Three Signs Your Provider Is Taking You For A Ride

Auto insurance is an important facet of life for any automobile driver and you want to get the best auto insurance quote available. You want proper coverage that will protect in the event of an accident but you do not want to pay too much for it. There are three things you should look for in your automobile insurance plan to see if your insurance provider is taking unfair advantage of you. If you notice any of these, it is time for you to switch.

Driving Record Improves, Rates Stay the Same

Everybody knows that if you get tickets for moving violations or are at-fault in an accident, the amount you pay for auto insurance is likely to go up when you renew. But after time, these incidents will be removed from your driving record and if you are safe, nothing else will replace them. Once you have a clean driving record your auto insurance quote should decrease. No insurance company should charge you the same amount for when you had marks against your record and when your do not.

Infractions will typically stay on your record for three years. Even if your record is not spotless but has improved, you should be able to find a forgiving insurer who will offer you discounted rates. If you have improved to a perfect record, you should be able to find much more substantial discounts.

You Are an Average Driver Paying More than the National Average

The Insurance Information Institute estimates that the average driver pays about $70 a month on auto insurance. Granted there are many factors that affect this such as age, marital status, gender and type of car but if you are paying well over this, it is time to find a new provider.
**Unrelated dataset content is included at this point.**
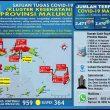 Update Covid-19 Di Maluku 15 Oktober: 180 Pasien Asal Kota Ambon Sembuh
There are exceptions of course. Drivers with DWIs on their record should expect to pay well over the average amount for up to seven years after their conviction. The same goes for those who just cannot avoid getting speeding tickets or other moving violations.

Your Automobile Insurance Plan Has Fees in Addition to Your Premium

Some insurance companies try to get you to pay as much as possible upfront. If you do not pay for the next six months at one time, they may try to tack on a $10 convenience charge or something similar each month. That eventually adds $120 every year. If you want to pay in monthly installments, then you should not buy your insurance from a carrier that will punish you for doing so. There are plenty of insurance providers out there that will offer similar monthly rates without the extra fee.